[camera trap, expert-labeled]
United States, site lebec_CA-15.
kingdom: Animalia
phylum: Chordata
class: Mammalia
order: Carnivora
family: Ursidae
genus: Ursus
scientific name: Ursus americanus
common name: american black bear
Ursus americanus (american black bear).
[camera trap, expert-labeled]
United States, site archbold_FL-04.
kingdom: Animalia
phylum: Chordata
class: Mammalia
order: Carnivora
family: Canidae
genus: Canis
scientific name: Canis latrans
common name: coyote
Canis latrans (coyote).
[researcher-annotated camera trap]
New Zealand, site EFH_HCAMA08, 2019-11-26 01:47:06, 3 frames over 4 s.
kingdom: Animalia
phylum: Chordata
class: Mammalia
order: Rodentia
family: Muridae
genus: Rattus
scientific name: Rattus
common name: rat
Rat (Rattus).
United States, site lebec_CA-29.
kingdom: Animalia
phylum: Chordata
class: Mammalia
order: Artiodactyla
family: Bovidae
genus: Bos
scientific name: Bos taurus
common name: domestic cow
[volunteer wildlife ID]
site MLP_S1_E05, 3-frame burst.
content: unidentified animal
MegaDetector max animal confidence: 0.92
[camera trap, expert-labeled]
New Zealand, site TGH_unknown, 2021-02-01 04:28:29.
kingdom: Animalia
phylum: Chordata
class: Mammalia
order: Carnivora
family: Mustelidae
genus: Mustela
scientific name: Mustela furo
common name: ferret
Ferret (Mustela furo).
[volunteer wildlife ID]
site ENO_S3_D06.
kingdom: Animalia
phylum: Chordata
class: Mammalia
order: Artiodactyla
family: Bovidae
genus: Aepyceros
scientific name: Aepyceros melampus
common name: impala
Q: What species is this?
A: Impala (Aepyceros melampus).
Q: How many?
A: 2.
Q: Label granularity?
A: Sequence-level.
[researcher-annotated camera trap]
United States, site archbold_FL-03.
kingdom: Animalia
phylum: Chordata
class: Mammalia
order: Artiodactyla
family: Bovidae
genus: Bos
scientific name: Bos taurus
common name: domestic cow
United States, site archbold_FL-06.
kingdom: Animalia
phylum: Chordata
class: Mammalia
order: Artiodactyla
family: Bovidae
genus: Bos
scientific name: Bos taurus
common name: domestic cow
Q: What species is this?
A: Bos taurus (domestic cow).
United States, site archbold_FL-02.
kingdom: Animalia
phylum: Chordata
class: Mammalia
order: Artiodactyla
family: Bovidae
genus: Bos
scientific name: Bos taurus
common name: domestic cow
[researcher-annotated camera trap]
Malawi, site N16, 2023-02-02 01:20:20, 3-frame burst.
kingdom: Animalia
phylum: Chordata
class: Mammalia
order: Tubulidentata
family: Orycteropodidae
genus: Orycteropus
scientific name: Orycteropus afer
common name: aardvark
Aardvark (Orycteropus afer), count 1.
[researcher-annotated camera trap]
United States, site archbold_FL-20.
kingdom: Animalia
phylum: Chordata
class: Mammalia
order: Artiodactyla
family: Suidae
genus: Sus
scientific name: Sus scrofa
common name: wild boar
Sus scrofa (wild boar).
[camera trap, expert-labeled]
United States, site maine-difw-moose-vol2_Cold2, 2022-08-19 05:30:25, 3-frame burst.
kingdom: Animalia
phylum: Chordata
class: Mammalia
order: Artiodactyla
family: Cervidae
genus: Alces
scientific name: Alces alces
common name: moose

====================

Go through the material and copy each line that contains "States".

United States, site lebec_CA-15.
United States, site archbold_FL-04.
United States, site lebec_CA-29.
United States, site archbold_FL-03.
United States, site archbold_FL-06.
United States, site archbold_FL-02.
United States, site archbold_FL-20.
United States, site maine-difw-moose-vol2_Cold2, 2022-08-19 05:30:25, 3-frame burst.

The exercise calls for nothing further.